• _Work to complete_:
Pick out each line in the items below that contains the word "lawn", and copy those lines.

------

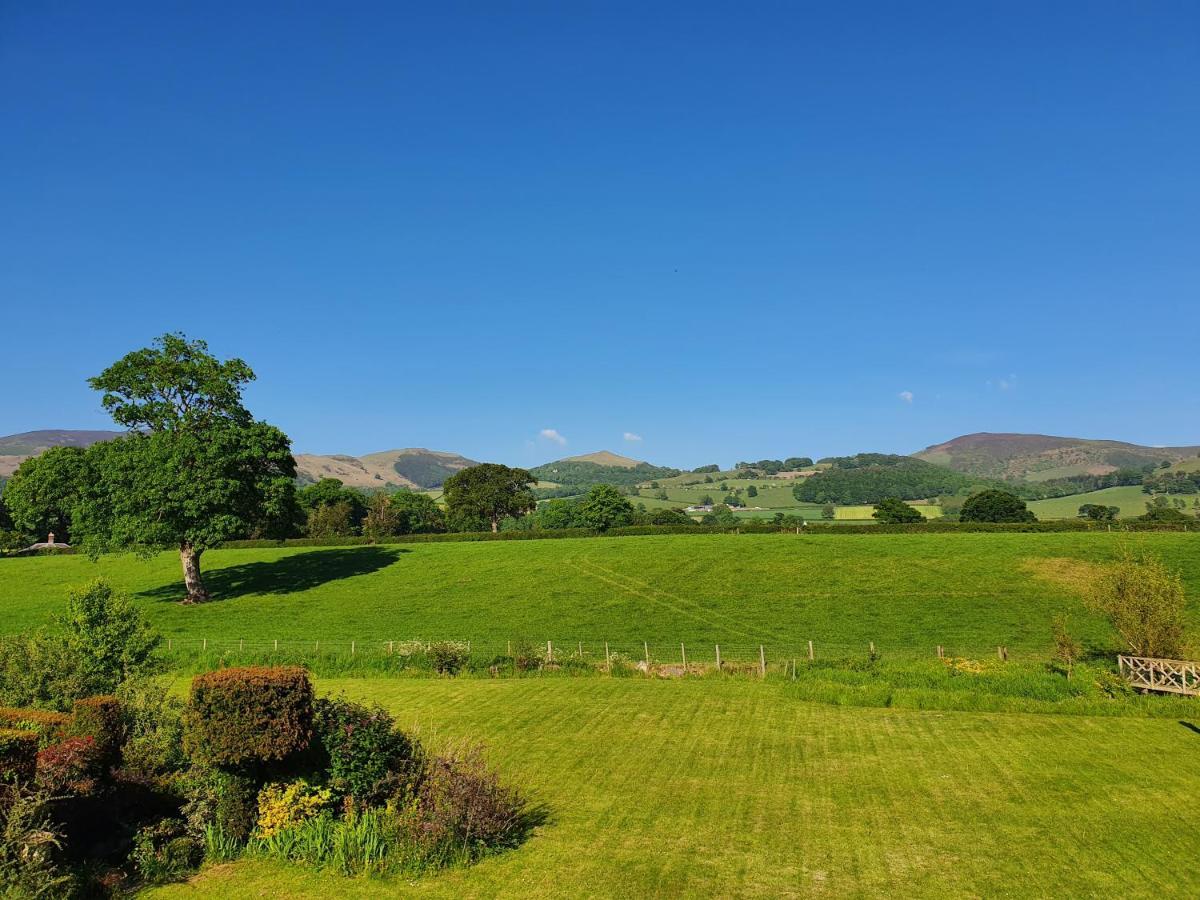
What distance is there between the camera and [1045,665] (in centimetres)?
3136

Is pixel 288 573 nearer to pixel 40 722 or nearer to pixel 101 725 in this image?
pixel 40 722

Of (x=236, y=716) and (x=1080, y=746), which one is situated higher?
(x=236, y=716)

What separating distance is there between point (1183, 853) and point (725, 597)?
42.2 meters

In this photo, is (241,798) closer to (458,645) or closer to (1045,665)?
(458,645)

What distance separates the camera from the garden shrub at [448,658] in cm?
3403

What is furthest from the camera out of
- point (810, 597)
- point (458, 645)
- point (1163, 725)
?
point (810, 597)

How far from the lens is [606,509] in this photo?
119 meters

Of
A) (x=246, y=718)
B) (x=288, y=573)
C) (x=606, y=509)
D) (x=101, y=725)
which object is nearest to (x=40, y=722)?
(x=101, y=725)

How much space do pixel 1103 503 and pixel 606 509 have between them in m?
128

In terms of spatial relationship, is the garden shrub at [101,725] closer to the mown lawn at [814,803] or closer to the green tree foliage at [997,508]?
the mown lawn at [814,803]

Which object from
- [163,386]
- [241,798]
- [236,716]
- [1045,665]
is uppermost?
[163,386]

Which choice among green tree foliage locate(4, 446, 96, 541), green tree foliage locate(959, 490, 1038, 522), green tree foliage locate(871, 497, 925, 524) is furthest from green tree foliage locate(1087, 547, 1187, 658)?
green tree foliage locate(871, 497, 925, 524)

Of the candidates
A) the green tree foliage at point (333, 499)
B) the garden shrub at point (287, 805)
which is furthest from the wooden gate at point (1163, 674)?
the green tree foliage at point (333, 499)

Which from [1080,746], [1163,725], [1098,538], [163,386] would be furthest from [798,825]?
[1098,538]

------

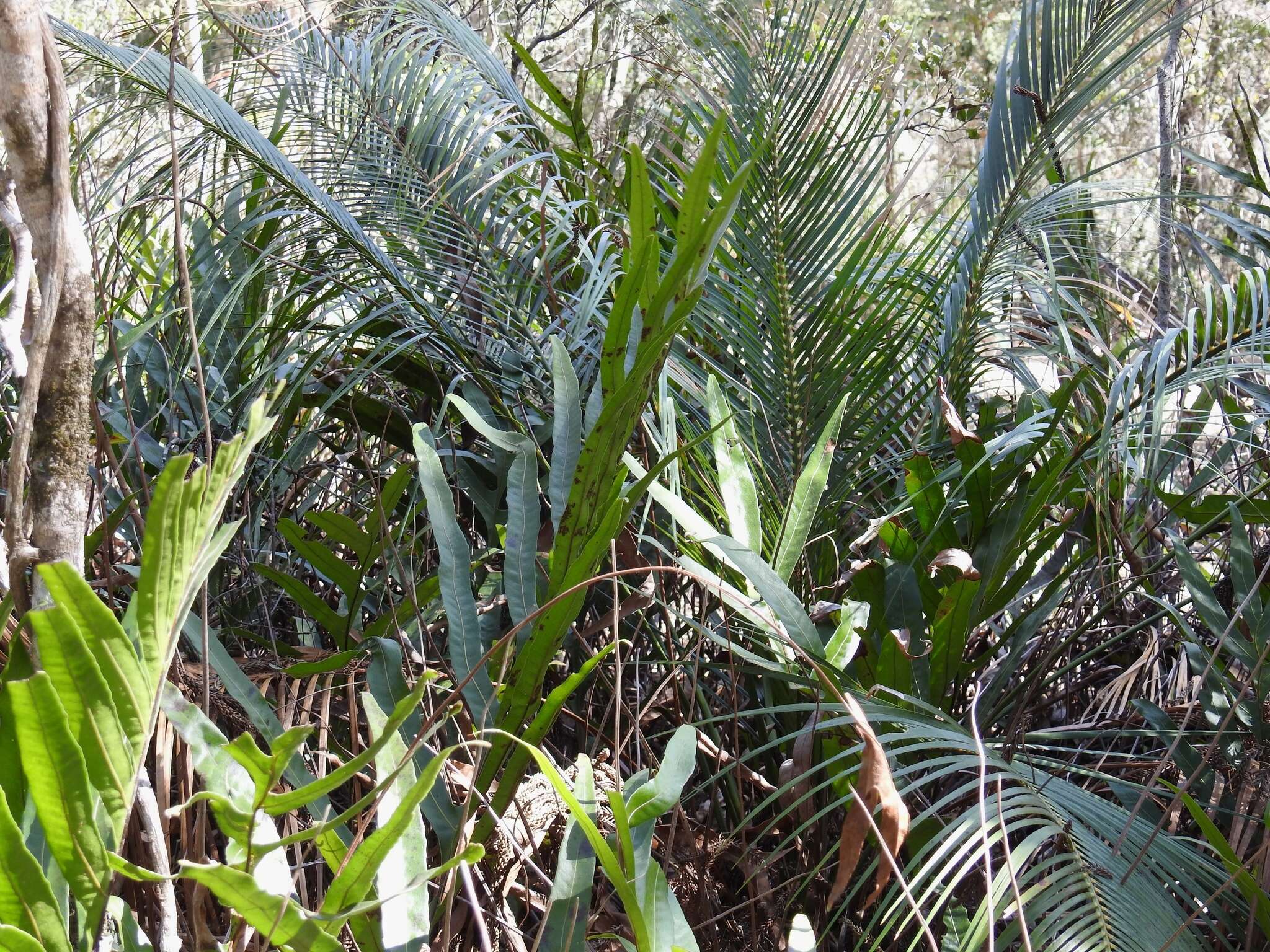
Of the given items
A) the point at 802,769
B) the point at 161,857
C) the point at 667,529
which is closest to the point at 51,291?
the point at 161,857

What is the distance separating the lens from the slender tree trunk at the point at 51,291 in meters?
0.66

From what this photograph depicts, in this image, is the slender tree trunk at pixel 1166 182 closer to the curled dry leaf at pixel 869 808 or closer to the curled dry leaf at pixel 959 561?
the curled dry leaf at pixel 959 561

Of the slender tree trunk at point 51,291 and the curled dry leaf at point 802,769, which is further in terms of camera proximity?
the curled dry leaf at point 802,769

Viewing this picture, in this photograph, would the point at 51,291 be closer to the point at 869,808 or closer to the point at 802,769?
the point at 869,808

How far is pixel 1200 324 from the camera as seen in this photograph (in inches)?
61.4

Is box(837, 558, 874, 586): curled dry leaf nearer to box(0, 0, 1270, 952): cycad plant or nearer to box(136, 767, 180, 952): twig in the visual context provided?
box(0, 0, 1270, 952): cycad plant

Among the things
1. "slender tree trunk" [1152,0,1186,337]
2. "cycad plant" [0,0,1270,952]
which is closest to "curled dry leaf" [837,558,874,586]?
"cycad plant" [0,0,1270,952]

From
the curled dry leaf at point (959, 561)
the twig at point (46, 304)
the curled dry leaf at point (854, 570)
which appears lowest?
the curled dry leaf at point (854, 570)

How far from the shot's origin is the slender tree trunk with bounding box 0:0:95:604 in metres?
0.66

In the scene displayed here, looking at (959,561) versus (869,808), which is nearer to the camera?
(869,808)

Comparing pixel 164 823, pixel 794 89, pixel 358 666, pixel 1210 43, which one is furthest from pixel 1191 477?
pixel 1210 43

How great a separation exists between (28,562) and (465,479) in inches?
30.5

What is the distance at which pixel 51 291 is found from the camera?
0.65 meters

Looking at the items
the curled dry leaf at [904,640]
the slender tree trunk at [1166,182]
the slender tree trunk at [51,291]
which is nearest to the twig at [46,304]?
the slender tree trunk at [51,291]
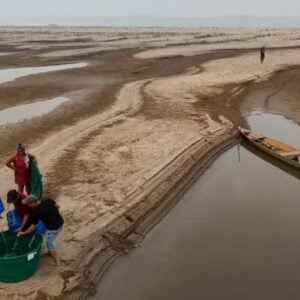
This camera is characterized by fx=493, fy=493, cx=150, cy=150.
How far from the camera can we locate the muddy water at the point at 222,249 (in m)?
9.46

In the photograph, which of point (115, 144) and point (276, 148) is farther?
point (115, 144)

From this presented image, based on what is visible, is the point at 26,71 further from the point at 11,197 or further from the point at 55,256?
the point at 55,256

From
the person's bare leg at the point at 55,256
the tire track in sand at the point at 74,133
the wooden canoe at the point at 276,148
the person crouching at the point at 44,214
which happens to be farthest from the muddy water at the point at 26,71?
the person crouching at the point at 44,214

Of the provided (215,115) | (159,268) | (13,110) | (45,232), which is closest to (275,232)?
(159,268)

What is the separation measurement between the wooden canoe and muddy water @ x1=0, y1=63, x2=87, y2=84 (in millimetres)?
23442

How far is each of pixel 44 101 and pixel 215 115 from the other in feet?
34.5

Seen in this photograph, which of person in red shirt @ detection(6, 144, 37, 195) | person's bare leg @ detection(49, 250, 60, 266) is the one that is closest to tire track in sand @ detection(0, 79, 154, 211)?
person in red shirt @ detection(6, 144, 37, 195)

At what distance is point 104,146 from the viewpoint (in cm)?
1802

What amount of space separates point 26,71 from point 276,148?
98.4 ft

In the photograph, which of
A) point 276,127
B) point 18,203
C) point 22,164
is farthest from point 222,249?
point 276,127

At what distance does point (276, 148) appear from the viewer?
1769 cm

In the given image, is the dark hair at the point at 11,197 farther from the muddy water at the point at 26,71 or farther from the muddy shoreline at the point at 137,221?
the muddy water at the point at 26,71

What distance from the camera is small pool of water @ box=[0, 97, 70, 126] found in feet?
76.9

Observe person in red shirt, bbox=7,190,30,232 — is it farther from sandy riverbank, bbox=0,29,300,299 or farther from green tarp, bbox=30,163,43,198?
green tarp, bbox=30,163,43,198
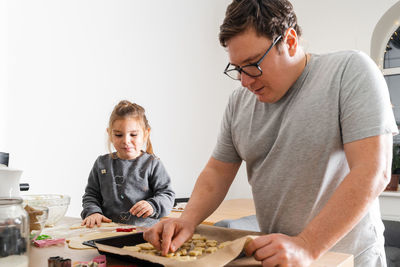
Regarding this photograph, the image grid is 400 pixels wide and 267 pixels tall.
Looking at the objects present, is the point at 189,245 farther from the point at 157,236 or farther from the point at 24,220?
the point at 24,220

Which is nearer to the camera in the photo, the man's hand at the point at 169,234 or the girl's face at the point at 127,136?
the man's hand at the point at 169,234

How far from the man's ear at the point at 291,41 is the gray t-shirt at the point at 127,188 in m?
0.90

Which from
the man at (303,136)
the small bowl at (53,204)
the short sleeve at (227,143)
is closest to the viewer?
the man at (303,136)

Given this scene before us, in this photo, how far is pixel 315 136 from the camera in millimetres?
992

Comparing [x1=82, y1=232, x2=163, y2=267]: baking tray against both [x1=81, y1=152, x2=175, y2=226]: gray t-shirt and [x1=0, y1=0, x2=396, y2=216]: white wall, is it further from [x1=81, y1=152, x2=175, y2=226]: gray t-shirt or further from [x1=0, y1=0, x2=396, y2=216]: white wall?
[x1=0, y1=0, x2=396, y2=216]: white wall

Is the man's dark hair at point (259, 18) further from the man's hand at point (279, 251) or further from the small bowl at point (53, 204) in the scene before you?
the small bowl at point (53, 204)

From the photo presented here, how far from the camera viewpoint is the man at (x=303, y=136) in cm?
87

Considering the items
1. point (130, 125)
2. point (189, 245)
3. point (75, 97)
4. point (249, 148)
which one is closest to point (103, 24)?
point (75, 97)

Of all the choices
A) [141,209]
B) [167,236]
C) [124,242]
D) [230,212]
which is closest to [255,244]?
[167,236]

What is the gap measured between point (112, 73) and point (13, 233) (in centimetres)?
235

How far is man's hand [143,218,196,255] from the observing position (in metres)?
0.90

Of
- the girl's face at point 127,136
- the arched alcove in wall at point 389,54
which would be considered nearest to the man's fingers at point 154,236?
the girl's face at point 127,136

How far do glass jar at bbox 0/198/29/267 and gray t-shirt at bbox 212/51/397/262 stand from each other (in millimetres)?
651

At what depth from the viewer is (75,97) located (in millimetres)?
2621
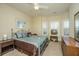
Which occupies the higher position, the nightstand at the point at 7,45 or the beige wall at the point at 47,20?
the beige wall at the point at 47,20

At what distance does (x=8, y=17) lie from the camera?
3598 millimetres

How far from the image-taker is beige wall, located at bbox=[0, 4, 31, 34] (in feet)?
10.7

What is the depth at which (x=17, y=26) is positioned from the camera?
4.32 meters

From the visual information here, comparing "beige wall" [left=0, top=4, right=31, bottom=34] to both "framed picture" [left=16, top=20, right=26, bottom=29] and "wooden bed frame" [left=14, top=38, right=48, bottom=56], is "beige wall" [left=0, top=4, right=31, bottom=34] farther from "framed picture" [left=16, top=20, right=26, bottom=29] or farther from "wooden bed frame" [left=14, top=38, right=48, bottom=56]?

------

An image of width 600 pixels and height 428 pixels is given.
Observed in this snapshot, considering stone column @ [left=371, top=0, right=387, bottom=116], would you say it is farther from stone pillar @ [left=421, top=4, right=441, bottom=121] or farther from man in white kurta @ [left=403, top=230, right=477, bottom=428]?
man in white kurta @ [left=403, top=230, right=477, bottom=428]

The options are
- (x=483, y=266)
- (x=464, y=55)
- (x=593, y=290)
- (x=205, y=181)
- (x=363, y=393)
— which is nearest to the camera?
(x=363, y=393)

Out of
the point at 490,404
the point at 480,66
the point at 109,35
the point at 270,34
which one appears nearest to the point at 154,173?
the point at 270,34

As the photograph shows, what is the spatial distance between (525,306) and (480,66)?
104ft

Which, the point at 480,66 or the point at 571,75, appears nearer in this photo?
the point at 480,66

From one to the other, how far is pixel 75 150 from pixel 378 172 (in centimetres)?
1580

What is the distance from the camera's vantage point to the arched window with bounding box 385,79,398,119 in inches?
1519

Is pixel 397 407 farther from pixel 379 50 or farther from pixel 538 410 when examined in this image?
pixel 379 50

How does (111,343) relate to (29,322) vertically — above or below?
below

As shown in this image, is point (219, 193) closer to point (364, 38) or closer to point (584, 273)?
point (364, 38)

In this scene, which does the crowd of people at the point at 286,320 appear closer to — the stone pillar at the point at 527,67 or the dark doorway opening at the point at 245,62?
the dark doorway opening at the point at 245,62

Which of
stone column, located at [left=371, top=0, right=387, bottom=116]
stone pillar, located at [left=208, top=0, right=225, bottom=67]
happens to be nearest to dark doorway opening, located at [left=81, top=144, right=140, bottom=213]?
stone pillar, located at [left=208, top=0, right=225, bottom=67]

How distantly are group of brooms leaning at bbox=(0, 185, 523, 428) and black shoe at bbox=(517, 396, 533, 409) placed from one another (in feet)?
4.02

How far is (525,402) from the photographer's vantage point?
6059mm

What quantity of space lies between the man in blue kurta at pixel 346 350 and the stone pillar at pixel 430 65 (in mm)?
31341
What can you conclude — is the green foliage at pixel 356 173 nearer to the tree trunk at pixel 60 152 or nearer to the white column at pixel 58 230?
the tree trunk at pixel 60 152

------

• _Response_:
In terms of spatial relationship, is the garden shrub at [101,725] closer to the mown lawn at [814,803] or closer to the green tree foliage at [997,508]?
the mown lawn at [814,803]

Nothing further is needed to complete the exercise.